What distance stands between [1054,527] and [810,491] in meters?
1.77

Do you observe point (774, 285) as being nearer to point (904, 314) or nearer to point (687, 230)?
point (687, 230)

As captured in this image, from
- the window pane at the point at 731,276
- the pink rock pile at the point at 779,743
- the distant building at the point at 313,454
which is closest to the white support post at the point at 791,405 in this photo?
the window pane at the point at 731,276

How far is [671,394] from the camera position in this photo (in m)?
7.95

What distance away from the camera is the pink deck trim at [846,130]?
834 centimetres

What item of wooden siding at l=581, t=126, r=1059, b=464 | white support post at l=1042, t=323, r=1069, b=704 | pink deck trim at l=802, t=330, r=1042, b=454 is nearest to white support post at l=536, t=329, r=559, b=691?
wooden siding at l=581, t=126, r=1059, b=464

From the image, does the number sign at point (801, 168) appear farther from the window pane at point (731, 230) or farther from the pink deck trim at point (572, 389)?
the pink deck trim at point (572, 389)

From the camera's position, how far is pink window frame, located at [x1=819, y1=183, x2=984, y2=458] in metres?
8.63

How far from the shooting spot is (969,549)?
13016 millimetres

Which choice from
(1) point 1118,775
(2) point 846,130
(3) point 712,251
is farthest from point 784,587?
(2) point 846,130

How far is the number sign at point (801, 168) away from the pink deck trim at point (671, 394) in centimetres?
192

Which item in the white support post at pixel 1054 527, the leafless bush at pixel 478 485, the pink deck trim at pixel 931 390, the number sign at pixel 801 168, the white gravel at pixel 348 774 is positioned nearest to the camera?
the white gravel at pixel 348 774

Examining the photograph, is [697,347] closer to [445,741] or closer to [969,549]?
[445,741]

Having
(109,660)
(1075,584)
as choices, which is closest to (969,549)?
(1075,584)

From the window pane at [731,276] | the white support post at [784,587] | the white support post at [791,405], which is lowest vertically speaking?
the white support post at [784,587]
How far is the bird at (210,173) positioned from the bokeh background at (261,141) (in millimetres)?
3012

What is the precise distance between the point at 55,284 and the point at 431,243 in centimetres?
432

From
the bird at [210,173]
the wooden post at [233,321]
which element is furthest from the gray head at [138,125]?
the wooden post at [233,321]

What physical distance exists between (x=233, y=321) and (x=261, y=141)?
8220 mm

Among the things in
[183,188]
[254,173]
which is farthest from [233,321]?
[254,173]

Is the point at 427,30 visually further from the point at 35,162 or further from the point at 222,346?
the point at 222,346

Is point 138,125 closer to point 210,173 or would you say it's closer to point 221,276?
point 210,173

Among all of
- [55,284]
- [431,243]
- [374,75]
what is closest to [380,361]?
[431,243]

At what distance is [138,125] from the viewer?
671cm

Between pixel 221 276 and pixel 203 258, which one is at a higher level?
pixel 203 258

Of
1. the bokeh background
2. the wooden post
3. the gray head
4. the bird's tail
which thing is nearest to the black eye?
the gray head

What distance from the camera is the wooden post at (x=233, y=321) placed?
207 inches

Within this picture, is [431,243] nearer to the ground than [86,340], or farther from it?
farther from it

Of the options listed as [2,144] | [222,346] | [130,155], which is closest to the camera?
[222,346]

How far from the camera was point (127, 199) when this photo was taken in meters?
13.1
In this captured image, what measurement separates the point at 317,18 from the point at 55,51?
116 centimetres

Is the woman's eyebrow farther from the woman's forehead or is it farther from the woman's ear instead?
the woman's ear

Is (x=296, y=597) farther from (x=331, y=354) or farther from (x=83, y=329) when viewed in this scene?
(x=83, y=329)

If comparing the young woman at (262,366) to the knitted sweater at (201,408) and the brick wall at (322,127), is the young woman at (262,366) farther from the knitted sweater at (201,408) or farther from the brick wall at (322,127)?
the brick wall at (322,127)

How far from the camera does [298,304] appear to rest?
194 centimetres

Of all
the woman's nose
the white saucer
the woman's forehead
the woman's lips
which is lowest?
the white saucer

### Brief
Transcribe the rows word for word, beginning with the line that contains "At what distance" and continuing through the last line of the rows.

### Solution to the problem
At what distance is [138,125] from the viewer?
671cm

Between pixel 221 276 and pixel 203 258, which one is at a higher level?
pixel 203 258

Of
1. the bokeh background
2. the wooden post
3. the gray head
4. the bird's tail
which thing is nearest to the black eye?
the gray head

What distance from the camera is the wooden post at (x=233, y=321) placed?
207 inches

Within this picture, is [431,243] nearer to the ground than [86,340], or farther from it?
farther from it

Of the options listed as [2,144] | [222,346] | [130,155], which is closest to the camera?
[222,346]

How far from the camera was point (127, 199) when this photo was taken in meters?
13.1
In this captured image, what measurement separates the point at 317,18 from the point at 55,51?
116 centimetres

Is the woman's eyebrow farther from the woman's forehead or is it farther from the woman's ear instead?
the woman's ear

Is (x=296, y=597) farther from (x=331, y=354) or farther from (x=83, y=329) when viewed in this scene?
(x=83, y=329)

If comparing the young woman at (262,366) to the knitted sweater at (201,408) and the brick wall at (322,127), is the young woman at (262,366) farther from the knitted sweater at (201,408) or farther from the brick wall at (322,127)?
the brick wall at (322,127)

How far from the camera does [298,304] appear to rest?
194 centimetres

Of all
the woman's nose
the white saucer
the woman's forehead
the woman's lips
which is lowest?
the white saucer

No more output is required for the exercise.